Nephi emphasized that after we have entered this ”strait and narrow path,“ we must endure to the end in faith:
Wherefore, ye must press forward with a steadfastness in Christ, having a perfect brightness of hope, and a love of God and of all men. Wherefore, if ye shall press forward, feasting upon the word of Christ, and endure to the end, behold, thus saith the Father: Ye shall have eternal life (2 Nephi 31:19-20)."
"That full reconciliation to God is extremely important to me. It is the idea of a personal atonement or reconciliation that can bring me back into the presence of God as one of his covenant sons that appeals to me. That kind of conditional salvation I call exaltation.
Exaltation comes as a gift from God, dependent upon my obedience to God’s law. No works I do solely of my own power can bring this to pass. Only by the grace of God has this course been opened to me, but only through obedience to the laws of God can I claim my inheritance in the celestial kingdom of my Heavenly Father as a son within his family. I cannot be exalted in my sins, but must work until I overcome them."
"The highest state of happiness and glory in the celestial kingdom.
In thy presence is fulness of joy.
They are gods, even the sons of God—wherefore, all things are theirs.
The Saints shall receive their inheritance and be made equal with him."
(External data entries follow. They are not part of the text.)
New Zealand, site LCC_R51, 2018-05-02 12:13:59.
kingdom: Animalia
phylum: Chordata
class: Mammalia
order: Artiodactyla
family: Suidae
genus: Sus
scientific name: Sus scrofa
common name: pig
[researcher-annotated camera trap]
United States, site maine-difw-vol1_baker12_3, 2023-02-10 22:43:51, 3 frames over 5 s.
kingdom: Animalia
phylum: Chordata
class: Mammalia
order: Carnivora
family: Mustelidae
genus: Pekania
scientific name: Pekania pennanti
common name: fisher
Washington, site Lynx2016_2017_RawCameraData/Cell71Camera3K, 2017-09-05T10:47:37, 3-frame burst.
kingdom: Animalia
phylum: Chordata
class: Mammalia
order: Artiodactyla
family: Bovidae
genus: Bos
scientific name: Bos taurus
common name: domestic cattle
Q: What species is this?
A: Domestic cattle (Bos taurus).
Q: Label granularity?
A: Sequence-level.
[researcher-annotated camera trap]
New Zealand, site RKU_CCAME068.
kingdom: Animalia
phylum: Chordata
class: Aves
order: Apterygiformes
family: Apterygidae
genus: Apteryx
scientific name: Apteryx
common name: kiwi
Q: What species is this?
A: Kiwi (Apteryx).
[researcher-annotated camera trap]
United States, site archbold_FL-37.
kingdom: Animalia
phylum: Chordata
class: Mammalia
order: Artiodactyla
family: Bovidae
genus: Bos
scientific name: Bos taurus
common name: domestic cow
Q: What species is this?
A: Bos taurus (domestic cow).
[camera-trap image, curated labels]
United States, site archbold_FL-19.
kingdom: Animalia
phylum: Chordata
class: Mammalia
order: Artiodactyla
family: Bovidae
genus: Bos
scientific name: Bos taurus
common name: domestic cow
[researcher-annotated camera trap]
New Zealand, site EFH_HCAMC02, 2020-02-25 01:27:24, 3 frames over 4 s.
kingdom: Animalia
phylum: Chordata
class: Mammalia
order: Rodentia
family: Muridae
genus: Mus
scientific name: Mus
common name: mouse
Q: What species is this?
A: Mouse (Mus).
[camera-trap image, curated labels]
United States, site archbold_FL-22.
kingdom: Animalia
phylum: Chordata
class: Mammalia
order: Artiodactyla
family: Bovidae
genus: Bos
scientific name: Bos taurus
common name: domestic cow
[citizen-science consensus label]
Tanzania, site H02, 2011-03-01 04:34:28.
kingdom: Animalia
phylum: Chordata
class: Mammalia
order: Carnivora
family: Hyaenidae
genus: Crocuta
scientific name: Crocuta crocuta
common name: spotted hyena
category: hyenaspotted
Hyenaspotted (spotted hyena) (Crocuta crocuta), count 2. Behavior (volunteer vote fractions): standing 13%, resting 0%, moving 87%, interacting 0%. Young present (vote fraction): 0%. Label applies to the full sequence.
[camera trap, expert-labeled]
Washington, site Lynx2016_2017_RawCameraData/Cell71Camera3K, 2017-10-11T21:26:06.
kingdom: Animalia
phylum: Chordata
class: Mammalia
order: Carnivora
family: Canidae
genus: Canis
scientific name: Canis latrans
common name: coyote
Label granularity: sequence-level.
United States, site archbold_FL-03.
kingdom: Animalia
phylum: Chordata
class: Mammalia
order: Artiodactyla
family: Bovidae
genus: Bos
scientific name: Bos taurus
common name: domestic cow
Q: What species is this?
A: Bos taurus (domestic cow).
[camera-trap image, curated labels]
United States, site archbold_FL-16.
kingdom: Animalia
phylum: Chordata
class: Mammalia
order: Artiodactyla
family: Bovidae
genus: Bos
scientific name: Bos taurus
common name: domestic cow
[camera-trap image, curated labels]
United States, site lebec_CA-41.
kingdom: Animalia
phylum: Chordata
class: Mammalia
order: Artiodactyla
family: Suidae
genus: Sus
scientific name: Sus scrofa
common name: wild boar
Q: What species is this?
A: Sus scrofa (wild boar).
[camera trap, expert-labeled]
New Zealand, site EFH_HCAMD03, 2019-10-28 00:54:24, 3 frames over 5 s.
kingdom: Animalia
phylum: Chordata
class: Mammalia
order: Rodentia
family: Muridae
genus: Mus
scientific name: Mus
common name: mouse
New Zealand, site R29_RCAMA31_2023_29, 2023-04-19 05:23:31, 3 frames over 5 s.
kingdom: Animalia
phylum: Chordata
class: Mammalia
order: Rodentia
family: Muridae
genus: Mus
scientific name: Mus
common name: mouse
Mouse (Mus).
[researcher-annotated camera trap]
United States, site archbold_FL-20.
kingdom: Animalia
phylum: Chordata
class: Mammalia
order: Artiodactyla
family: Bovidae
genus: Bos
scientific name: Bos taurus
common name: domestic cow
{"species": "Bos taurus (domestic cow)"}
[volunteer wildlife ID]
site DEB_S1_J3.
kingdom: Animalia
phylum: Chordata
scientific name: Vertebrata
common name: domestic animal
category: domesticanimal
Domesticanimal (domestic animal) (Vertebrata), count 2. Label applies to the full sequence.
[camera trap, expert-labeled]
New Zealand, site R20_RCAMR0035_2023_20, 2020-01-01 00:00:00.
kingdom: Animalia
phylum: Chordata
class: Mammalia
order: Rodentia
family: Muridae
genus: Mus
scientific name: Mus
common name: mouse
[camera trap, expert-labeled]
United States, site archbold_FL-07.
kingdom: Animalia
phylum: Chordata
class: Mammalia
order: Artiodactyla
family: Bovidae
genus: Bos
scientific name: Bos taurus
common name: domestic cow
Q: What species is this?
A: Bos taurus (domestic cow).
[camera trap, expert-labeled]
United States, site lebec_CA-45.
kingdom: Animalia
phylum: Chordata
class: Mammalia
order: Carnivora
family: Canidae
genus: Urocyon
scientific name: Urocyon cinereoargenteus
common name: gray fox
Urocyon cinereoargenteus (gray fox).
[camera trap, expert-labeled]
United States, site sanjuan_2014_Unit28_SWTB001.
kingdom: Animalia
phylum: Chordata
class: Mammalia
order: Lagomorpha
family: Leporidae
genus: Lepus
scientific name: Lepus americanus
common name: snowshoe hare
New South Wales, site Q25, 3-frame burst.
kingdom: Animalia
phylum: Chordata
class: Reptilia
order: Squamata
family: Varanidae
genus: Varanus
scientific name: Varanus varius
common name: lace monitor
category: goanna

"In 1832, Joseph Smith and Sidney Rigdon experienced a vision of the afterlife. In the vision, they learned that the just and unjust alike would receive immortality through a universal resurrection, but only those “who overcome by faith, and are sealed by the Holy Spirit of promise” would receive the fulness of God’s glory and be “gods, even the sons of God.” Another revelation soon confirmed that “the saints shall be filled with his glory, and receive their inheritance and be made equal with him.” Latter-day Saints use the term exaltation to describe the glorious reward of receiving one’s full inheritance as a child of Heavenly Father, which is available through the Atonement of Christ, by obedience to the laws and ordinances of the gospel.
For some observers, the doctrine that humans should strive for godliness may evoke images of ancient pantheons with competing deities. Such images are incompatible with Latter-day Saint doctrine. Latter-day Saints believe that God’s children will always worship Him. Our progression will never change His identity as our Father and our God. Indeed, our exalted, eternal relationship with Him will be part of the “fulness of joy” He desires for us.
Latter-day Saints tend to imagine exaltation through the lens of the sacred in mortal experience. They see the seeds of godhood in the joy of bearing and nurturing children and the intense love they feel for those children, in the impulse to reach out in compassionate service to others, in the moments they are caught off guard by the beauty and order of the universe, in the grounding feeling of making and keeping divine covenants. Church members imagine exaltation less through images of what they will get and more through the relationships they have now and how those relationships might be purified and elevated. As the scriptures teach, “That same sociality which exists among us here will exist among us there, only it will be coupled with eternal glory, which glory we do not now enjoy."
"The Ten Commandments are eternal gospel principles that are necessary for our exaltation... The Ten Commandments are a vital part of the gospel. Obedience to these commandments paves the way for obedience to other gospel principles."